Saturday was one of the days the three of us will talk about years from now. Shandera, Warford and myself drove out to Spaniard's Bay to get fitted for our tuxedos for Shandera's wedding. We walk in and tell the missus who were are and what we are doing there and she goes around the corner to get nice clothes for us to try on. We wander the shop, making fun of silly dresses and trying on top hats. Me and warford are in a corner where there is a mannequin wearing a wedding dress. I walk up behind the headless woman and start grinding her. I turn on my camera and tell warford to make love to the lifeless form. He gets behind the mannequin, places his hands on her hips and starts thrusting, much to our delight. Missus comes back around the corner and shouts "Get outta dat!" Laughter ensues. Missus goes back around the corner and warford makes his way towards the mannequin and whispers "c'mon, c'mon get a shot of this hee hee" He resumes thrusting the mannequin from behind when the missus comes around the corner and catches him doing it AGAIN! Missus bawls out: "Now Paul, what would yer mudder think if she knew you were doin' dat!?" I really wish I had a movie of the whole thing. Still photography will have to do.
After we get fitted and we see our parents, we go to Ernie Green's for a feed of chicken, potato and lard. A tasty treat. My car still smells like garlic and savory.
Saturday night was full of inspiration. I was hungry and my eyes could have used visine....
Sunday was Robert's birthday. We decided to go to comedy and then hit the street for tomfoolery. Comedy was pretty good. There was a girl there who i had not seen before. Her name was Mikaela and she was funny. Not a typical female comedian. Nothing was typical about her. She was funny (duh), smart and absolutely attractive in my eyes. Warford told me she had perfomed here before but hadn't been around in a long time. After the show I went up and talked to her in an attempt to find out more about this woman that intrigued me so much. Turns out she hadn't done comedy in a while at the Victory because she lives in fucking Toronto and is home for a few days. Alas, my world continues to spin on.

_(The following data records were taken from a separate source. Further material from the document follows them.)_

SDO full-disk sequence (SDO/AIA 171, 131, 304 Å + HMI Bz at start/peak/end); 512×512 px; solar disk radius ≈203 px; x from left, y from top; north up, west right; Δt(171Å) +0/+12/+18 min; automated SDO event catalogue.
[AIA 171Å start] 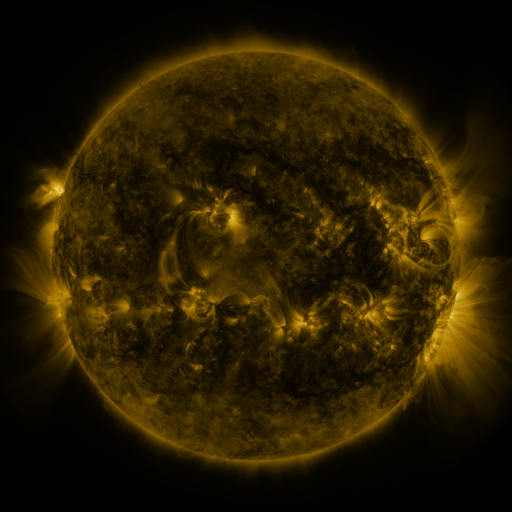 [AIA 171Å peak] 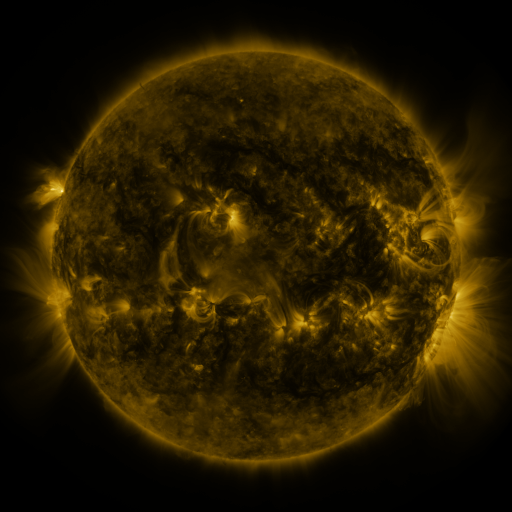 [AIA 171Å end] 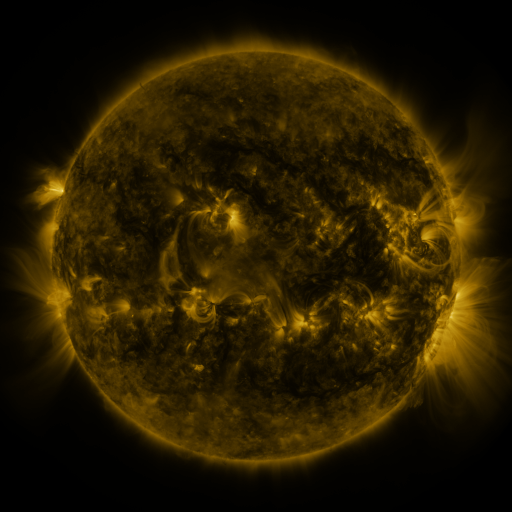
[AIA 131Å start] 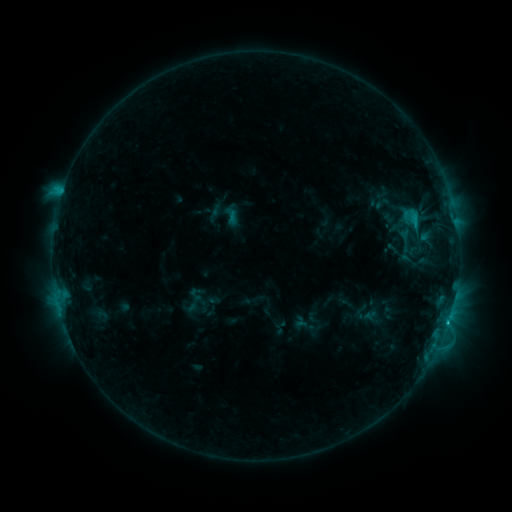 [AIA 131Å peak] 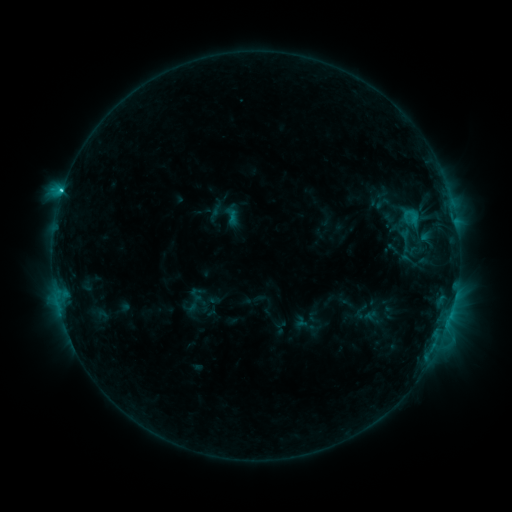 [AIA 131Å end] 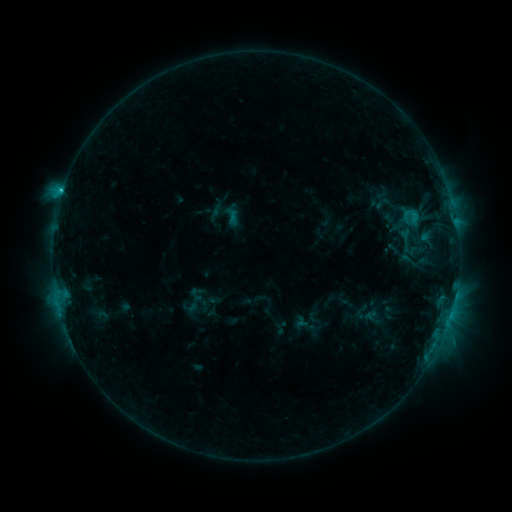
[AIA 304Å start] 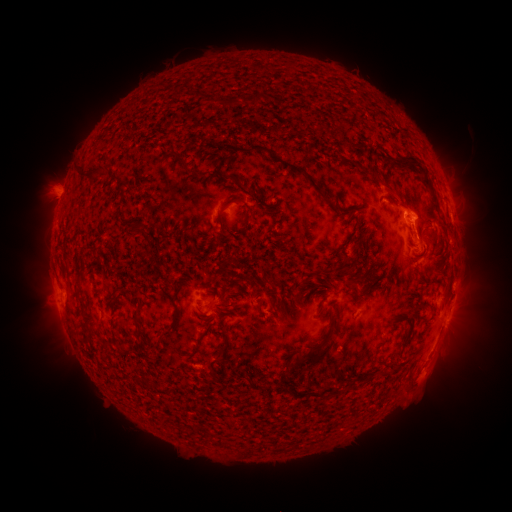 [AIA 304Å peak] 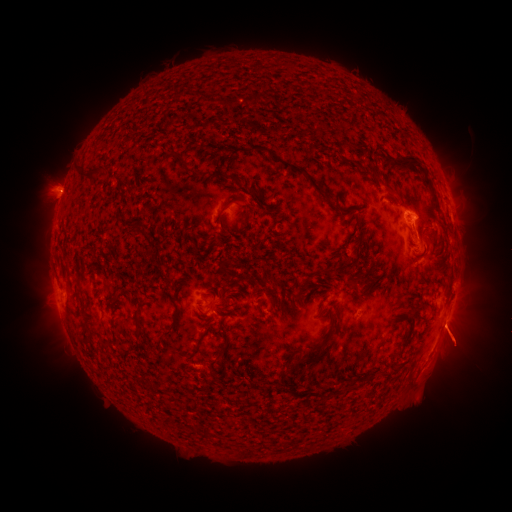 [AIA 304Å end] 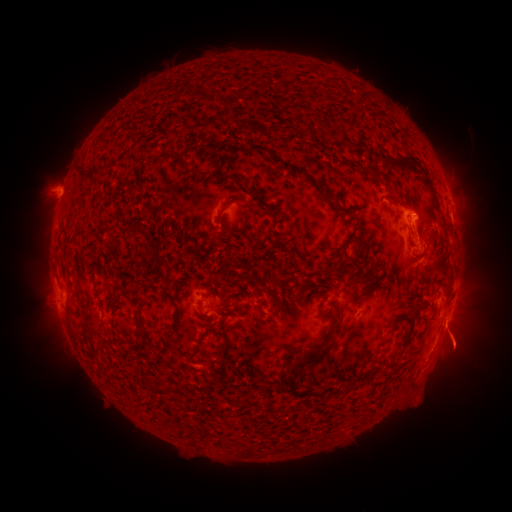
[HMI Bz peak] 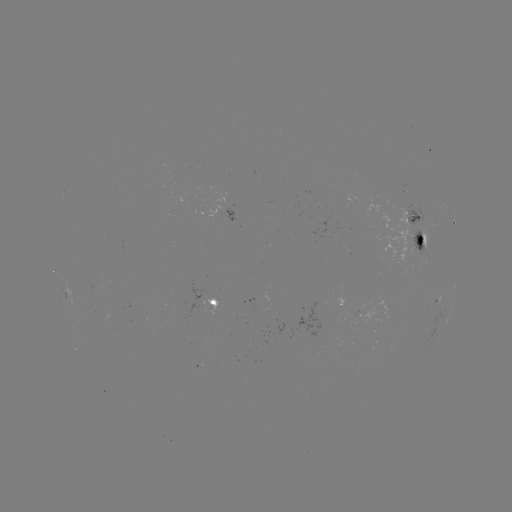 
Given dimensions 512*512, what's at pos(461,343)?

We leave the comedy 3/4 of the way cocked. We immediately turn into a dark alley where myself and warford take turns drinking a bottle of homemade wine from his father. This is where the night goes downhill for me. We end up at Greensleeves downing pint after pint and shouting requests to the poor musician on the stage. "Play Metallica! I bet you can't fucking play Metallica!" He did. On an acoustic guitar no less. I don't remember much about leaving. A friend of a friend saw me and later said "I wasn't fit and could barely stand up" That sounds about right.
We are walking down the street and I see I girl I know. For a while I had an interest in her. That's a different story. Anyways, I approach her and say "hello". She looks up and gives a cheerful "Hi" that she is known for. It is at this point I realize how drunk I am really am. I don't know what to do. So I tell her the truth'
"Uh, I'm too drunk to talk to you right now" I say. Then walk away.
I guess I won't be calling her anytime soon.
I then ate a hotdog, went home and threw up. First time in a long time. I was due. I needed that hangover too. Made me realize the messes I am putting myself in.